Não cabe examinar neste artigo quem tem, ou não, razão, até porque uma opinião sobre este embate não terá a menor influência sobre o seu desfecho. E também porque as raízes da radicalização deste ativismo estão nos solos da Primeira Instância, com as sucessivas arbitrariedades cometidas pela República de Curitiba que, mais além de combater a corrupção – o que é apoiado por qualquer cidadão de bem de qualquer partido – tem se especializado em criar normas de “exceção”, com o abuso das prisões preventivas para forçar delações premiadas, com os vazamentos selecionados e escutas ilegais, que ajudaram a criar o clima psicológico destinado dar suporte ao processo de “impeachment”. Ao golpismo, portanto. O hiper-ativismo do Judiciário é também uma peça do golpismo pós-moderno, que abateu a Presidenta Dilma.
☆ ☆ ☆ ☆ ☆ ☆ ☆
**Desafio**.
Segundo o texto de leitura, quem foi abatida pelo golpismo pós-moderno?
☆ ☆ ☆ ☆ ☆ ☆ ☆
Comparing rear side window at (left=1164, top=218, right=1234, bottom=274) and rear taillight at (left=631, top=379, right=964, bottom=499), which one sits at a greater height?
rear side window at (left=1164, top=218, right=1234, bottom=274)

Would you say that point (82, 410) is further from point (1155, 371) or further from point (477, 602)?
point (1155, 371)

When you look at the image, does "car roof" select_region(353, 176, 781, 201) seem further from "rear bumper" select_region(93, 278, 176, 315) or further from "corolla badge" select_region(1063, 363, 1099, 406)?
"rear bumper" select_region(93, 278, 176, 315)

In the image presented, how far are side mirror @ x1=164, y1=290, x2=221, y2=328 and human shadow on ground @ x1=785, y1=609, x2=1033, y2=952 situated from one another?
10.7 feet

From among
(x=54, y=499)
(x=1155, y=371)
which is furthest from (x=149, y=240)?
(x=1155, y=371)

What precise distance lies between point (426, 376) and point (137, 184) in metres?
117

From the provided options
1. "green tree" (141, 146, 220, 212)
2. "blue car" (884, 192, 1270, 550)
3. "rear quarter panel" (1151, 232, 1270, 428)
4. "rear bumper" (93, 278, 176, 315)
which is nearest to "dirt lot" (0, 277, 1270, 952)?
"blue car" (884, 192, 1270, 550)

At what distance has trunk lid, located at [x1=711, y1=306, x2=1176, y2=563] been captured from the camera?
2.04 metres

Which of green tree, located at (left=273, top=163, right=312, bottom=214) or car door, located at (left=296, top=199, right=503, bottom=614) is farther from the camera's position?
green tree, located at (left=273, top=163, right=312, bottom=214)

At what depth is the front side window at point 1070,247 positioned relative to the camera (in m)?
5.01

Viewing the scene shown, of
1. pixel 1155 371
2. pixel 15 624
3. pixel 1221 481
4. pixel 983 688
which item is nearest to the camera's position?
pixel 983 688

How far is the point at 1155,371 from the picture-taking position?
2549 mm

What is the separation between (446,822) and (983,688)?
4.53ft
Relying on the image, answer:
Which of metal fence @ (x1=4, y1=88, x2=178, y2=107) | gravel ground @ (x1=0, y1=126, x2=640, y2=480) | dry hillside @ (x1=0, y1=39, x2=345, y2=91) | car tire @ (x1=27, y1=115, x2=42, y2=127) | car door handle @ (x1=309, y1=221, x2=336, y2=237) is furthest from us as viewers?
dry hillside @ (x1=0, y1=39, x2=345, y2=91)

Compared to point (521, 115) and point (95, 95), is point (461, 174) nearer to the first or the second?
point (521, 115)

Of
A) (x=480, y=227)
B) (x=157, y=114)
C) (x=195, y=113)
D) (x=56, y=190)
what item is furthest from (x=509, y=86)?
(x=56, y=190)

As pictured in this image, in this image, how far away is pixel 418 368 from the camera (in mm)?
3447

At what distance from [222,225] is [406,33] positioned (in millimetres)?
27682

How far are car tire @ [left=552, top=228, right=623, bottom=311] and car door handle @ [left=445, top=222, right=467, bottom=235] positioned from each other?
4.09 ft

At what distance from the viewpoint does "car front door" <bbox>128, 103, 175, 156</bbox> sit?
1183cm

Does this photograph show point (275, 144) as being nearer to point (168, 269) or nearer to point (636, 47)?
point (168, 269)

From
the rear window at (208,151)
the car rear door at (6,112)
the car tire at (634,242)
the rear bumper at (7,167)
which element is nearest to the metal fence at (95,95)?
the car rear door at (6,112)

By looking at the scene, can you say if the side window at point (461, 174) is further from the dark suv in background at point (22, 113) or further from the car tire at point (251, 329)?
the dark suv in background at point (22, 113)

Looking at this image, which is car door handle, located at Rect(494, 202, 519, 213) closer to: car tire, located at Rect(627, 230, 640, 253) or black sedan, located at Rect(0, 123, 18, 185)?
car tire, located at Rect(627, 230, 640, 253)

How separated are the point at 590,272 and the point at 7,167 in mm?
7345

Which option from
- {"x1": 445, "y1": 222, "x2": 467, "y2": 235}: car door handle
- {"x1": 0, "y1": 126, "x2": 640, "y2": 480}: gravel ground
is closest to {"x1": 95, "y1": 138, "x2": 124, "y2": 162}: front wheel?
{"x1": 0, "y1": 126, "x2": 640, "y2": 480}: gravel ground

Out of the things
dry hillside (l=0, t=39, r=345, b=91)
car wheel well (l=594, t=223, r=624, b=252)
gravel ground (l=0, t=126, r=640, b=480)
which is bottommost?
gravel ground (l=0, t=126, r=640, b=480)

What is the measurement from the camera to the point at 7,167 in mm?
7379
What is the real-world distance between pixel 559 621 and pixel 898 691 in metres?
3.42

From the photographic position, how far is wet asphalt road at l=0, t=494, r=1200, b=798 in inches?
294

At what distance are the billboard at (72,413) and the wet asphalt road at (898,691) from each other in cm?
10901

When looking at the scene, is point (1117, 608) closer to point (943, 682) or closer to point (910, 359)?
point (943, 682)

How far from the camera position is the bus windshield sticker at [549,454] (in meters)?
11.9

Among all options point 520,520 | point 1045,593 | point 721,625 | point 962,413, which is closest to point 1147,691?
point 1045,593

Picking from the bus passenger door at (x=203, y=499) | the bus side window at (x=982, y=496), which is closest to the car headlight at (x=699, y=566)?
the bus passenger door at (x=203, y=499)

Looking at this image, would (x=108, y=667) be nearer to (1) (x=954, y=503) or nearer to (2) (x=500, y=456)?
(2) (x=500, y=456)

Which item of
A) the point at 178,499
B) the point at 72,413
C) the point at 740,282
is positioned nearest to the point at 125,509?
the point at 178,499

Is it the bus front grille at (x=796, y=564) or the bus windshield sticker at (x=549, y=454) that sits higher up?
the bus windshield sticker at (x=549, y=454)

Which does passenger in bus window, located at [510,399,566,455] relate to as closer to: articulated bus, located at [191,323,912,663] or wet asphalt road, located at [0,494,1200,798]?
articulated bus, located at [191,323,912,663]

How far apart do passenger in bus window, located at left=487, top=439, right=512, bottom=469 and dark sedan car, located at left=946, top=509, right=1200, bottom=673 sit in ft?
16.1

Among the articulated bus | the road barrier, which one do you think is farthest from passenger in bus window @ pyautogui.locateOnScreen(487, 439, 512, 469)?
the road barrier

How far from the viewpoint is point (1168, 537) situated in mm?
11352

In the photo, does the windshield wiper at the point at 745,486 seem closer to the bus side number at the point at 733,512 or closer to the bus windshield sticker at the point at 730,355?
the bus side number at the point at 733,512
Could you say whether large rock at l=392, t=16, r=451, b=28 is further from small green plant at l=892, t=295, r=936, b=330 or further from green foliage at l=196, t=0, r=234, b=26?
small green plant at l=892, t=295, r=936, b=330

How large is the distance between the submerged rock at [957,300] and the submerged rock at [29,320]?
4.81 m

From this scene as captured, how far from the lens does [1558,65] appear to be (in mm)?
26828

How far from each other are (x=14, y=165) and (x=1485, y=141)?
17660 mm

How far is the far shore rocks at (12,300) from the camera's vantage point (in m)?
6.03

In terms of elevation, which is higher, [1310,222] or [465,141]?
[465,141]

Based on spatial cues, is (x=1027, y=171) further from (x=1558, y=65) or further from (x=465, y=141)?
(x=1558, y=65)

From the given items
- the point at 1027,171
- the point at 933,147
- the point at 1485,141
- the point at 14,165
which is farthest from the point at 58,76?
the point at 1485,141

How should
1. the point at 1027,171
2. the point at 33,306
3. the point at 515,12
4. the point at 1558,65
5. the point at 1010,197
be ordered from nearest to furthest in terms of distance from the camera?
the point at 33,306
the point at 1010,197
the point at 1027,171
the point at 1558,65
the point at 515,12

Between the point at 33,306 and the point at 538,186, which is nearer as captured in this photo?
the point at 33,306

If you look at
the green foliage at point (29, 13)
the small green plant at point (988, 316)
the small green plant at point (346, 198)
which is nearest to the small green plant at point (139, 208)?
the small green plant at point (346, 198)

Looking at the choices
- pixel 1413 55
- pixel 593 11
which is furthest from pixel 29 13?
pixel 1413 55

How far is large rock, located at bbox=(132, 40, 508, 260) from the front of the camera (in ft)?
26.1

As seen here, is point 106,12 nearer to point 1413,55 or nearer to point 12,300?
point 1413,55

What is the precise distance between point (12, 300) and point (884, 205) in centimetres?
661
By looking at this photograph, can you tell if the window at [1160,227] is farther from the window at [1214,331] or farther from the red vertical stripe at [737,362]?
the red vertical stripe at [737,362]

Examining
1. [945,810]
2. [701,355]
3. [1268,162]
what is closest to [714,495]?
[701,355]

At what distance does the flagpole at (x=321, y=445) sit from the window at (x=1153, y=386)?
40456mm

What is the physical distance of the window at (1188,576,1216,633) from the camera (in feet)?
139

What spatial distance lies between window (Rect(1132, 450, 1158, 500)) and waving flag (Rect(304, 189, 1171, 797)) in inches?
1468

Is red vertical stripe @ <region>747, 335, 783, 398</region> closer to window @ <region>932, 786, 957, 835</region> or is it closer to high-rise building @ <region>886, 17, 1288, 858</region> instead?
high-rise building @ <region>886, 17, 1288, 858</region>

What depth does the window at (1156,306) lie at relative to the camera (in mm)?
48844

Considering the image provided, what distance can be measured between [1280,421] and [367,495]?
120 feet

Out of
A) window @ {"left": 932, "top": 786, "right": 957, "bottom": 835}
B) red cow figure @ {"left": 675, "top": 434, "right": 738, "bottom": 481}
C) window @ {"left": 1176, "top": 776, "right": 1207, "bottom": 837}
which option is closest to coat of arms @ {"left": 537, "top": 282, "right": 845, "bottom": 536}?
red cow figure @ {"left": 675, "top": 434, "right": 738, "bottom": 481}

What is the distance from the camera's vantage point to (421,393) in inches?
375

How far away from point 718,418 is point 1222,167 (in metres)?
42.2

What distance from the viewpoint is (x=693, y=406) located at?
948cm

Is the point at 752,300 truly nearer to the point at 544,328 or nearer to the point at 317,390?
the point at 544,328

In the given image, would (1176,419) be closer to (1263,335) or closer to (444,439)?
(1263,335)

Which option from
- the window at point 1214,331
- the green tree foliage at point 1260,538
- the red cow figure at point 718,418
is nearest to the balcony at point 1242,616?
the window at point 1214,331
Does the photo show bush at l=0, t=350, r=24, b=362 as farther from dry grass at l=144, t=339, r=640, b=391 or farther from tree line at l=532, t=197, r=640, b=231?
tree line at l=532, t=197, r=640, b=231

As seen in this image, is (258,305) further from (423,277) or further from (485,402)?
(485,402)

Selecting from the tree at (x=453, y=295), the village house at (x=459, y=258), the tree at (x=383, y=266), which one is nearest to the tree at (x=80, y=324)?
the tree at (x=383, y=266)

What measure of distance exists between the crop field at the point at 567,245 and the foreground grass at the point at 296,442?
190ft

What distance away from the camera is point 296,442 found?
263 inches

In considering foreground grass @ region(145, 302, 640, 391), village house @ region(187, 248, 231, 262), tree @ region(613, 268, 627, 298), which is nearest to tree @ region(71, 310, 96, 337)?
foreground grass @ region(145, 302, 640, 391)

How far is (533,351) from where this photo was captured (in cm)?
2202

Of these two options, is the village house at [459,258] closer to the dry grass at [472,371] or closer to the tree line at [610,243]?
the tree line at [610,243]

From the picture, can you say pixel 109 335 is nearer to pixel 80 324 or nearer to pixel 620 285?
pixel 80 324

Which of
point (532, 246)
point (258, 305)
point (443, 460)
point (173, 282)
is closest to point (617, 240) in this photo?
☆ ☆ ☆ ☆ ☆ ☆ ☆
**Resposta correta**.
A Presidenta Dilma.